NAPIER’S water supply — described yesterday as the best in New Zealand — is to stay unfluoridated.
The city council’s policy and regulatory committee considered fluoridation yesterday in response to a letter from Health Minister Annette King.
Mrs King wrote that the lack of added fluoride in Napier, Taradale and Bayview was “causing significant detrimental effects to the health of the people of your area”.
Fluoridation had been shown to be a cost-effective means of reducing tooth decay, she said.
But the committee considered evidence on the matter and voted unanimously not to change the situation, whereby Napier water is neither fluoridated nor chlorinated.
Councillors said fluoridation could double the cost of the water supply and there were other ways for people to increase their intake of fluoride.
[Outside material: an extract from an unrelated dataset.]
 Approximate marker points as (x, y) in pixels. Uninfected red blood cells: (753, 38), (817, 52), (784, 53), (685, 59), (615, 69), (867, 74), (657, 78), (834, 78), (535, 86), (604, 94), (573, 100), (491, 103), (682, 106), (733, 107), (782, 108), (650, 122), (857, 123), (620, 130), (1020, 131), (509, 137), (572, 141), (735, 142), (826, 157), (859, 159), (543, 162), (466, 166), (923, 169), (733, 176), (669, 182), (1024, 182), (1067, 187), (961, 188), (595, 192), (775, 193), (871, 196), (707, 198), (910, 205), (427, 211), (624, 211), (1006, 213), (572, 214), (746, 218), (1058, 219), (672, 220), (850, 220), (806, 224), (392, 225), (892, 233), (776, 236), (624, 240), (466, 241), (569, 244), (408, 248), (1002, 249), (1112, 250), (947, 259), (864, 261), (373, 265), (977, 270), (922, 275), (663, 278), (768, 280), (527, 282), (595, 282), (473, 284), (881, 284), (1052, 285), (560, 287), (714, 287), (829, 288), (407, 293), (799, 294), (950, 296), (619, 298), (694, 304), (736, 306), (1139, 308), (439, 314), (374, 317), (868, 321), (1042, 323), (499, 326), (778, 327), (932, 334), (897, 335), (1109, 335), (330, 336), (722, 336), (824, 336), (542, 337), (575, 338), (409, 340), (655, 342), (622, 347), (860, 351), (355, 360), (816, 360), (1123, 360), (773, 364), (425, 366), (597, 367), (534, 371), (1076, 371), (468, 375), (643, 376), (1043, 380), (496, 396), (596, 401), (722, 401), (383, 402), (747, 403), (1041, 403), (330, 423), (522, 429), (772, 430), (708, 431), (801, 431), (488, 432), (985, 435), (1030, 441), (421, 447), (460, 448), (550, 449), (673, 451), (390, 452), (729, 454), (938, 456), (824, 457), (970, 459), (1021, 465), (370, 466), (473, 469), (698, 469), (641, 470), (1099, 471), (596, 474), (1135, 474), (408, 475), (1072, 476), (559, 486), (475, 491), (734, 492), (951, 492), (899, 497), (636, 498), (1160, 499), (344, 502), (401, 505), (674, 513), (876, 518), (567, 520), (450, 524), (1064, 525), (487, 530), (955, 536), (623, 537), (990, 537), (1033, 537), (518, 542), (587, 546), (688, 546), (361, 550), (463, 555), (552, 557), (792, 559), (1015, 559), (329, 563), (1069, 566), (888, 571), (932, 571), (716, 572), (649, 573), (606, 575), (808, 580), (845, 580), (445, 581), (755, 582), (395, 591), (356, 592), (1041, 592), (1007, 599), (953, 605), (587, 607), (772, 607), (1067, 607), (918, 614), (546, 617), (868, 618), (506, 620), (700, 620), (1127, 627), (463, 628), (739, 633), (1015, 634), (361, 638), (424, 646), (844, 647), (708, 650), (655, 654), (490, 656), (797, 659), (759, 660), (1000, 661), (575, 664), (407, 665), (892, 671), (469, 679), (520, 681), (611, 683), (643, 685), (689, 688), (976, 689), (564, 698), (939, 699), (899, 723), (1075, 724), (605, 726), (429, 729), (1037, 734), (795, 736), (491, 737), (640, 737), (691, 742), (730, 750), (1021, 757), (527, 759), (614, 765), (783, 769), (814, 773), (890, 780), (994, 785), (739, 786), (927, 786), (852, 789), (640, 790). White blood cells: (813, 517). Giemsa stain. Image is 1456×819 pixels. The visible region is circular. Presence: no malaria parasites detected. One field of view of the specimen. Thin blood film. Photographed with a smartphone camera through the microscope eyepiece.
Councillor Denyse Watkins said fluoridation could be a health risk in itself, for example for people with kidney problems needing dialysis.
She echoed Councillor Harry Lawson’s claim that Napier’s water was the best in New Zealand, and suggested that the council could bottle and sell it. “We’re sitting on a goldmine,” she said.
The committee received a report from the Maori consultative committee saying that the tangata whenua did not support fluoridation, and that water had spiritual significance for Maoris.
Both committees agreed that the status quo should be maintained till such time as the council and the community were convinced that the advantages of fluoridation outweighed the disadvantages.